REPUBLIKA.CO.ID, JAKARTA -- Wakil Menteri Energi dan Sumber Daya Mineral/ESDM Arcandra Tahar menilai membangun kilang minyak di dalam negeri lebih murah dan efisien daripada impor. Untuk itu, pemerintah berkomitmen menyelesaikan proyek modifikasi kilang (Refinery Development Master Plan/RDMP) dan pembangunan kilang baru.
Arcandra menjelaskan, kapasitas kilang nasional saat ini sekitar 1 juta barel per hari (bph). Setiap harinya mampu mengolah minyak mentah sekitar 800.000 bph. Sementara, produksi minyak mentah nasional ada di kisaran 800.000 bph. Adapun 400.000 bph di antaranya adalah hak pemerintah.
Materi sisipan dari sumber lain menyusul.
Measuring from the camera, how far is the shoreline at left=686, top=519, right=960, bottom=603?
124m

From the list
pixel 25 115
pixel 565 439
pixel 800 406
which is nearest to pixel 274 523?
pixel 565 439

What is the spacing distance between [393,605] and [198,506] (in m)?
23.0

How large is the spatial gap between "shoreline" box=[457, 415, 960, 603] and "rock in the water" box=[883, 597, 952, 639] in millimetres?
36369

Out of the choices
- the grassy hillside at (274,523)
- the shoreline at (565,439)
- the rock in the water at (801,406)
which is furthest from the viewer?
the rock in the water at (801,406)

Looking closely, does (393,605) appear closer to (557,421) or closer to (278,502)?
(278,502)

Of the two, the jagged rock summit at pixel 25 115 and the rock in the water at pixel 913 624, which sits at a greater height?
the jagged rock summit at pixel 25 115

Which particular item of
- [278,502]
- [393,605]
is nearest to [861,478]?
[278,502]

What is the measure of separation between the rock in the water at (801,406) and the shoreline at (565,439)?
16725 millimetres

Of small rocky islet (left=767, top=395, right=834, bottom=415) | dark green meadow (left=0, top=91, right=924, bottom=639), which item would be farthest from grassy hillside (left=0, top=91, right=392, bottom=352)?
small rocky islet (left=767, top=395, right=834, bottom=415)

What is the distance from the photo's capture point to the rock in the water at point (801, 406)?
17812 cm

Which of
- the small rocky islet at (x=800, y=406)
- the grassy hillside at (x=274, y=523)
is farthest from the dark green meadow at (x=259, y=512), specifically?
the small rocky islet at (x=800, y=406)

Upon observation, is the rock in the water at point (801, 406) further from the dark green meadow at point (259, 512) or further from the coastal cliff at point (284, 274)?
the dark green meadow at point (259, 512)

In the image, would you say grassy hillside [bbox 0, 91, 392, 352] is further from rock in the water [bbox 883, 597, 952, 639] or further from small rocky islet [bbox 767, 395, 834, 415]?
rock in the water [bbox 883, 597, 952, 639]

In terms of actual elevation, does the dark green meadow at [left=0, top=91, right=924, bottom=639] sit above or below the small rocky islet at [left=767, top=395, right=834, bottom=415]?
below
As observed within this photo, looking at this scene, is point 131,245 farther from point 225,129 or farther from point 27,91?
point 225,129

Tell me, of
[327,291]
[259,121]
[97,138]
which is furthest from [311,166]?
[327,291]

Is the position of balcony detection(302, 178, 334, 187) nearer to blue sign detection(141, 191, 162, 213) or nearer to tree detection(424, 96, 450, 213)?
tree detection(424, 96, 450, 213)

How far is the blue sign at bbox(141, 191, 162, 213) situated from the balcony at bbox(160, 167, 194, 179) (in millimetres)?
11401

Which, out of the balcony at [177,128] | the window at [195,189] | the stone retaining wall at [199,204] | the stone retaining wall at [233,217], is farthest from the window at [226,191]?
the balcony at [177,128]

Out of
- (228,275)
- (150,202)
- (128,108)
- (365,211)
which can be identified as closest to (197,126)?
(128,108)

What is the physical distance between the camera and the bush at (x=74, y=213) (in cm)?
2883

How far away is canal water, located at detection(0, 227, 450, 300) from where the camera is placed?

"Kalau kita lihat produksi (minyak mentah) kita 800.000 bph, yang benar-benar menjadi hak pemerintah hanya sekitar 400.000 (bph), sisanya hak KKKS (Kontraktor Kontrak Kerja Sama) yang bisa dijual ke mana saja (ekspor). Sehingga untuk pengolahan di kilang kita masih butuh 400.000 (bph) lagi dari impor," ujar Arcandra melalui keterangan tertulisnya, Senin (26/3).
Dengan kebutuhan 1,6 hingga 1,7 juta bph produk minyak olahan per hari, kata Arcandra, pemerintah masih kurang sekitar 900 ribu bph.
"Perbedaan antara kalau kita impor (produk olahan) dengan produk kilang (sendiri) ini mencapai 5 persen. Kalau dihitung dari harga produk RON 92 di kisaran 72-74 per dolar AS per barel, maka spread-nya sekitar 3,5 dolar AS per barel, sehari kira-kira 3 juta dolar AS, atau sekitar 1 miliar dolar AS setahun. Jadi, kalau mau bikin kilang atau impor, ya (pilih) kilang," ungkapnya.
Menurut Arcandra, Pemerintah melalui Kementerian ESDM saat ini memiliki komitmen dalam pembangunan kilang ini. "Pemerintah sekarang komit sekali. Kita kerjakan RDMP (Refinery Development Master Plan) yaitu meremajakan kilang-kilang eksisting (agar kapasitas meningkat), di Cilacap, Balongan, Balikpapan, dan Dumai. Kita juga bangun 2 kilang baru di Tuban dan Bontang," ujarnya lagi.